The resurgence of the pandemic in late 2020 and limited additional fiscal support will represent “a tough battle” for policy makers as they continue to work for stronger growth and better livelihoods for their populations. “African countries have made huge investments over the past year to keep their economies afloat and protect the lives and livelihoods of communities,” said Albert G. Zeufack, the World Bank’s chief economist for Africa.
“Ambitious reforms that support job creation, strengthen fair growth, protect the vulnerable and contribute to environmental sustainability will be key to strengthening those efforts that move towards a stronger recovery across the African continent.”
Growth in the region is expected to increase between 2.3 and 3.4% in 2021, depending on the policies adopted by the countries and the international community. A second wave of covid-19 infections is partly dragging down growth projections for 2021, with daily infections about 40% higher than the first wave. While some countries have experienced a significant decline in covid-19 infections thanks to containment measures taken by the government, other countries are facing an upward trend.
The report estimates that real GDP growth for 2022 will be 3.1%. The recovery in sub-Saharan Africa is expected to vary from country to country. Non-resource-intensive countries, such as Ivory Coast and Kenya, and mining-dependent economies, such as Botswana and Guinea, are expected to see robust growth in 2021, driven by a rebound in private consumption And investment as confidence strengthens and exports grow.
In the regions of eastern and southern Africa, the contraction in growth for 2020 is estimated at -3%, mainly led by South Africa and Angola, the largest economies of these sub-regions. Excluding Angola and South Africa, the report expects economic activity in the region to increase by 2.6% in 2021 and 4% in 2022.
In West and Central Africa, 2020 closed with a 1.1% contraction, less than expected, partly due to a less severe contraction in Nigeria, Africa’s largest economy, in the second half of the year. Real gross domestic product in West and Central Africa is expected to grow by 2.1% in 2021 and 3% in 2022. The World Bank analysis also notes that African countries can accelerate their recovery by stepping up existing efforts to support the economy and people, especially women, young people and other vulnerable groups.

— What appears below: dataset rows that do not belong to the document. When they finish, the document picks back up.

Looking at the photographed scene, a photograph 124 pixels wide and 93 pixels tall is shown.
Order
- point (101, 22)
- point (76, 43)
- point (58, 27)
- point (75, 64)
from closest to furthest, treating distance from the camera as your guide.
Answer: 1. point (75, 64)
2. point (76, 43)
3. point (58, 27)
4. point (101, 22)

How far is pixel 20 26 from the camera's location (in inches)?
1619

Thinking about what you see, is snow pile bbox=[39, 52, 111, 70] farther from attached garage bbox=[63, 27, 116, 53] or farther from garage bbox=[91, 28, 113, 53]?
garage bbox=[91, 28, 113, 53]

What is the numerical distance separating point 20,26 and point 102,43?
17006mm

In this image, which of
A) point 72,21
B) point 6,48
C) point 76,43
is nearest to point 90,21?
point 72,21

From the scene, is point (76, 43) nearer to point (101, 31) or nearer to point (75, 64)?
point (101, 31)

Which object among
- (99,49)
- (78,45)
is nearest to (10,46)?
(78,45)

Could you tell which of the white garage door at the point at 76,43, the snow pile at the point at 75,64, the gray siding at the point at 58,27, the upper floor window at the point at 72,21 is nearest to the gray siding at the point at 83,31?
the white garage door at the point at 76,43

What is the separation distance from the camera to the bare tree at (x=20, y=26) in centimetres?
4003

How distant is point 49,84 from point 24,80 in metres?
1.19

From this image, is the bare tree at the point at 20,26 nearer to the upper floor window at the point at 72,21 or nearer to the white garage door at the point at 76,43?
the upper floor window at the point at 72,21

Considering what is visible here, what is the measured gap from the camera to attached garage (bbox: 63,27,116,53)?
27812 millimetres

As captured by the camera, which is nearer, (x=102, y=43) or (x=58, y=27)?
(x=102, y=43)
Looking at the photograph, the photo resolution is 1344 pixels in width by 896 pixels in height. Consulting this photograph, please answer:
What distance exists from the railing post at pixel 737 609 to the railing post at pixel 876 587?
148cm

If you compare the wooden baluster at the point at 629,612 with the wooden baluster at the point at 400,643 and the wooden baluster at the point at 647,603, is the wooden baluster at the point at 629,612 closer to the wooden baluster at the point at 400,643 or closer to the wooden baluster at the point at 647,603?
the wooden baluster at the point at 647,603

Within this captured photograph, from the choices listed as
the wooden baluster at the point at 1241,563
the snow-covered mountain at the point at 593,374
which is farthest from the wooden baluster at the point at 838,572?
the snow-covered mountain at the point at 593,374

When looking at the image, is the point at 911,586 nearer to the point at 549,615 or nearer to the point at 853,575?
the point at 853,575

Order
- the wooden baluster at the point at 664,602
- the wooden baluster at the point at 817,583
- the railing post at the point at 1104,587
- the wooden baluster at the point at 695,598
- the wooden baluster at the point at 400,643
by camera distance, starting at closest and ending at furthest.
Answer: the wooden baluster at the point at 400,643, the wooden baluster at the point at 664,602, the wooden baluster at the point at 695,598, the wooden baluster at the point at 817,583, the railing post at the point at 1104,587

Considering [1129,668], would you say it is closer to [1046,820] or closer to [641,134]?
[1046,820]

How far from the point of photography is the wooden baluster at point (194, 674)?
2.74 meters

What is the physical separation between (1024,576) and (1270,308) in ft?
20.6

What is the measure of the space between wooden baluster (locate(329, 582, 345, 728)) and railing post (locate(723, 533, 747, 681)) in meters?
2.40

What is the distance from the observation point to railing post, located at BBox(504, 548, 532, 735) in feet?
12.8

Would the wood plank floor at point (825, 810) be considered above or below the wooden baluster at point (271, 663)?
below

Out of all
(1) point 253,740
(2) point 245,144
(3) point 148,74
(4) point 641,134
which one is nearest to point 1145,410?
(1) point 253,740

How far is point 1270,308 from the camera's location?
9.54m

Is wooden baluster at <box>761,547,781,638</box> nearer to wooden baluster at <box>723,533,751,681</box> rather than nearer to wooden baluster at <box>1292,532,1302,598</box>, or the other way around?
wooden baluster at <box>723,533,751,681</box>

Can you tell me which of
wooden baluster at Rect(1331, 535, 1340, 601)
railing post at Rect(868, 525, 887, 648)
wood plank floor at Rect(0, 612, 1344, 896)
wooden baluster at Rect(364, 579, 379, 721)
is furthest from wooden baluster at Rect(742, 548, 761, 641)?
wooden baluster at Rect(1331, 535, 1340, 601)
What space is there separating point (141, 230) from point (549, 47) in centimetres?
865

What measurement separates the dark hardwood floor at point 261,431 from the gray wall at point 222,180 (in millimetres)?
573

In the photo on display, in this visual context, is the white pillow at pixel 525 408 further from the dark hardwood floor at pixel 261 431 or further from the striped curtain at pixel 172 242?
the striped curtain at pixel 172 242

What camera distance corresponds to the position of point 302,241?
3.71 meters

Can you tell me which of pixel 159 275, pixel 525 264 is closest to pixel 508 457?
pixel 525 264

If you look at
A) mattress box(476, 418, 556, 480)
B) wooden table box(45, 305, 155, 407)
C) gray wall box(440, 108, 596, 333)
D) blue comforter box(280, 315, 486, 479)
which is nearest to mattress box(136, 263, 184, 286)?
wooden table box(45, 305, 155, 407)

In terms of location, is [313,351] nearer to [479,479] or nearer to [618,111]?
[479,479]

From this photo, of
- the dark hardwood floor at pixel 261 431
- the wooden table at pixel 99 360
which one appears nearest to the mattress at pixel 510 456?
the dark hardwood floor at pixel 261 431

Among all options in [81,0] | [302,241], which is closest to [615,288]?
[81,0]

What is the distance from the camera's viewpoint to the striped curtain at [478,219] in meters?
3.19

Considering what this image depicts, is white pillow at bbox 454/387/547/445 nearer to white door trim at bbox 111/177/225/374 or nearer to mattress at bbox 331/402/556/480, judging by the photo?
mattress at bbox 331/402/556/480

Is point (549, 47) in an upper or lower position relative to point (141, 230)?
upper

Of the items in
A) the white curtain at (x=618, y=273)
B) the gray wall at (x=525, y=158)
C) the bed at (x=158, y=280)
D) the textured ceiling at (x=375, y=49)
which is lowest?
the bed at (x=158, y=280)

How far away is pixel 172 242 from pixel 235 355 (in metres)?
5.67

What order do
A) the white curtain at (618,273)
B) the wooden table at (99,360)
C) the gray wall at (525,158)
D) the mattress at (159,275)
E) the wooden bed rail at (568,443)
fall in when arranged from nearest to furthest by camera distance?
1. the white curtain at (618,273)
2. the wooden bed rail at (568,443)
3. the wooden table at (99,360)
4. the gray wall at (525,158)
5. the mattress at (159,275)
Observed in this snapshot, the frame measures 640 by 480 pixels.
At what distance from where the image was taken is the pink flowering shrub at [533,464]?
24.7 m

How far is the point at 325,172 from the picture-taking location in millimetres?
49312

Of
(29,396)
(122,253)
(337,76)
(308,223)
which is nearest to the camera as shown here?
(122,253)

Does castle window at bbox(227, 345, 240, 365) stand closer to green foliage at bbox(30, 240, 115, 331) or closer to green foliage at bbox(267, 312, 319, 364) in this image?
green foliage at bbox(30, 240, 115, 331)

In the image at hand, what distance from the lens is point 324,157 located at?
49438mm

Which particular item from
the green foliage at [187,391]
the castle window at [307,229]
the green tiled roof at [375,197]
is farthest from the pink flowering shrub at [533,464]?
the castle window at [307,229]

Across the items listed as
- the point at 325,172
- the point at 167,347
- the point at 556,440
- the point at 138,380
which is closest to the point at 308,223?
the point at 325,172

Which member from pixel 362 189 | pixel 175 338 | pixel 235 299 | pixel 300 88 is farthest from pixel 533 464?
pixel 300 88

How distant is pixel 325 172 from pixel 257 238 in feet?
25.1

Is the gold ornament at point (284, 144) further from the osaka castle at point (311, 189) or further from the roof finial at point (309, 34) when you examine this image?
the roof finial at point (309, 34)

Africa’s Pulse recommends that such policies be complemented by reforms that promote inclusive productivity growth and the country’s competitiveness. Any reduction in countries’ debt burdens would free up resources for public investment, in sectors such as education, health and infrastructure. Investments in human capital will help reduce the risk of long-term damage deriving from the pandemic that could manifest itself in the coming years and can increase competitiveness and productivity, according to World Bank analysts who believe the next twelve months will be decisive.
A further boost, in recent months, could come from the gradual implementation of the African continental free trade area and from greater integration of African countries into regional and global value chains. The report also notes that reforms that address digital infrastructure gaps and make the digital economy more inclusive – ensuring affordability but also building skills for all segments of society – are essential to improve connectivity, stimulate adoption of digital technology and generate more and better jobs.